The Cabinet has approved draft legislative proposals aimed at strengthening the protection of low-paid, vulnerable workers, following a consultation process with employer and employee representatives. The proposals include a ban on so-called zero hours contracts.

What is a zero hours contract?

A zero hours contract is a contract of employment which requires an employee to be available to work for a certain number of hours each week. However, there is no corresponding obligation on the employer to provide working hours to the employee. Zero hours contracts demand maximum flexibility from employees and minimum commitment from employers, and are particularly useful in industries which experience seasonal highs and lows. They are used by many employers to optimise staffing levels throughout the year.

While there are many legitimate business reasons for use of such contracts, zero hours working practices have been a source of media criticism in recent years as workers can be faced with uncertainty regarding their income security and left in a precarious position when accessing financial credit and arranging childcare. The use of zero hours contracts has been the subject of a number of industrial relations disputes in recent years, particularly in the retail industry.

Much of the debate here has been driven by media reports in the United Kingdom. However, in contrast to zero hour workers in the UK, zero hour workers in this jurisdiction are protected by the Organisation of Working Time Act.

Minimum payments for zero hour workers

Section 18 of the Organisation of Working Time Act 1997 provides that, where an employee is contractually required to be available for work and the employer does not give him/her hours, the employee is entitled to be paid for 25% of the hours for which s/he was required to be available or 15 hours pay, whichever is the lesser. Employees benefit, therefore, from a de facto "floor" below which their pay must not fall.
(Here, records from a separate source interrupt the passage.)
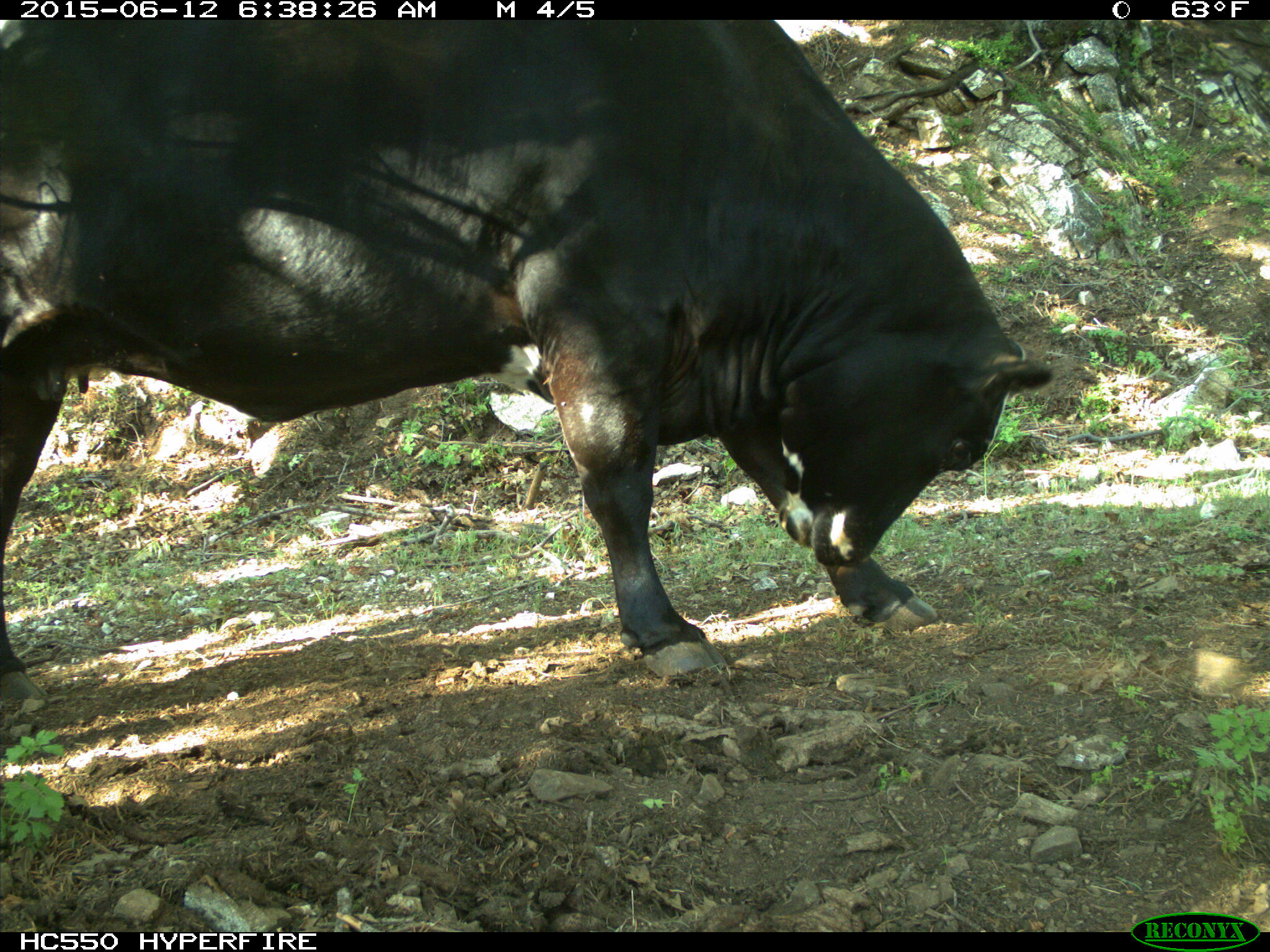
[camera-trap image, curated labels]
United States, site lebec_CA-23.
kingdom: Animalia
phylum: Chordata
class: Mammalia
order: Artiodactyla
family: Bovidae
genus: Bos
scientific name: Bos taurus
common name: domestic cow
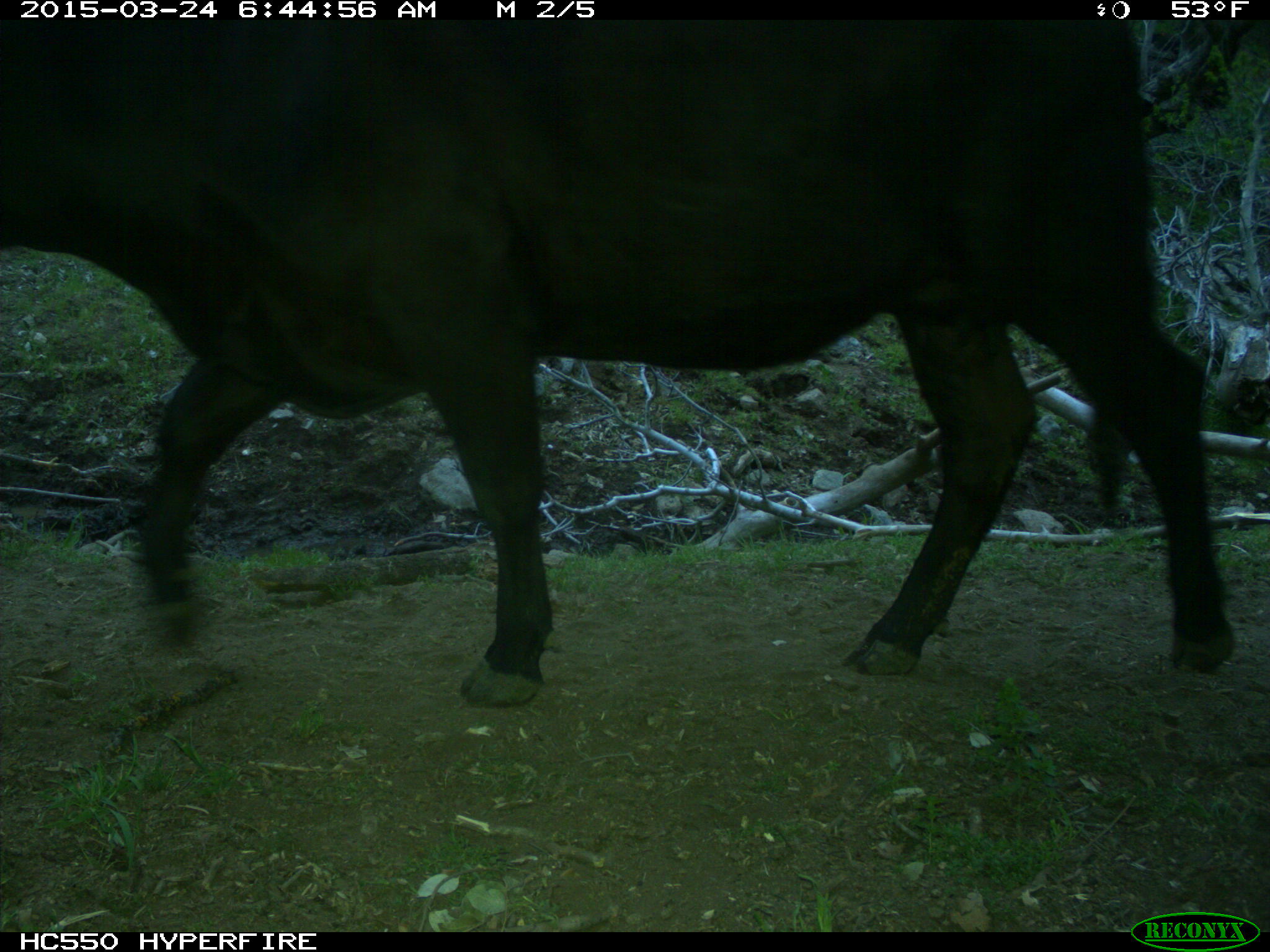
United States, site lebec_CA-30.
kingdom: Animalia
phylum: Chordata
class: Mammalia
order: Artiodactyla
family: Bovidae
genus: Bos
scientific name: Bos taurus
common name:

Section 18 does not apply to "casual" workers who are not contractually obliged to accept work from their employer. In Contract Personnel Marketing Ireland v Marie Buckley DTW1145, for example, the Labour Court found that a merchandiser whose working hours varied depending on client activity was not engaged under a "zero hours" contract. The worker in this case was not obliged to remain available for work during defined periods, and when she was offered work from time to time as it became available, she was not obliged to accept it. In these circumstances, the claimant was not protected by section 18.

In addition to "casual" workers, laid-off workers, workers on short time, ‘on call’ workers, and workers who have not been required to work due to an emergency are excluded from section 18.

Prevalence of zero hour working practices

Notwithstanding the significant media attention which has focused on the use of zero hour contracts in Ireland, it is fair to say that the use of zero hour contracts is far more prevalent in the United Kingdom, where up to 1.4 million workers are on such contracts. The UK has now banned exclusivity clauses in zero-hour contracts, so that employees cannot be prevented from working for another employer. Similar regulatory measures were proposed following a review in Northern Ireland. Meanwhile in New Zealand, the law has recently banned zero hour contracts.

In 2015, the Irish government commissioned the University of Limerick to report on the prevalence and impacts of zero hours contracts in the public and private sectors in this jurisdiction. It found zero hours contracts to be rare in this jurisdiction, and expressed concern about the growth of "if and when", casual, contracts. It found that, when used inappropriately, such contracts undermine existing legislative protections, especially remuneration entitlements.

Proposed changes to the legal position

The Government is now proposing changes to the legal environment with a view to increasing the protection for zero hour workers.

While the text of the proposed legislation has not yet been published, the Government’s proposals include an amendment to the Organisation of Working Time Act 1997 which will prevent employers from recruiting employee on a zero-hour contract in which the employee will not have an entitlement to work any hours. There will be limited exceptions to this rule, such as for genuinely casual work, emergency cover or short-term relief work.

Employers will be required to inform employees in writing, within five days of commencing employment, of five core terms of employment, including what the employer reasonably expects the normal length of the employee’s working week will be. Failure to do so within one month of commencement of employment will constitute a criminal offence.

Where an employee is called into work but not provided with the hours expected, it is proposed that he/she will receive a minimum or floor payment of three times the national minimum wage or three times the rate set down in any applicable Employment Regulation Order.

The proposed legislation will create a new cause of action for employees whose contract of employment does not reflect the reality of the hours worked, on a consistent basis over a reference period of 18 months. Such employees will be able to request that they be placed in a band of hours reflecting the reality of their working time.

It is proposed that an employer will be entitled to refuse an employee’s request to be placed in an appropriate band of hours if it can demonstrate that

  • significant adverse changes have affected its business; or
  • there are emergency circumstances such as close of business due to flooding; or
  • that the hours worked by the employee were due to a genuinely temporary situation, such as maternity leave cover (This will not apply to an employer who has entered into a banded hour arrangement by collective bargaining agreement with employees).

The proposals include protection for employees invoking their rights from victimisation or threats of victimisation. It is expected that the Workplace Relations Commission will have jurisdiction to enforce the new rules.

Conclusion

The proposals have now been sent to the Attorney General’s office for "priority drafting". The proposals, if enacted, would add to the regulatory burdens faced by employers and may act as a deterrent to businesses allowing employees to work more hours. Bodies representing employers have described the proposals as "crude" and indicate that they will increase the costs and administrative burdens of on employers.

If enacted in their current form, the proposals could significantly restrict an employer’s ability to streamline their employment practices and could potentially lead to criminal prosecution where employers fail to comply. Given that there is now a definite political impetus for reform of this area, employers who avail of zero hour working practices are advised to closely monitor the progress of this legislation as it is likely to significantly affect the way they do business.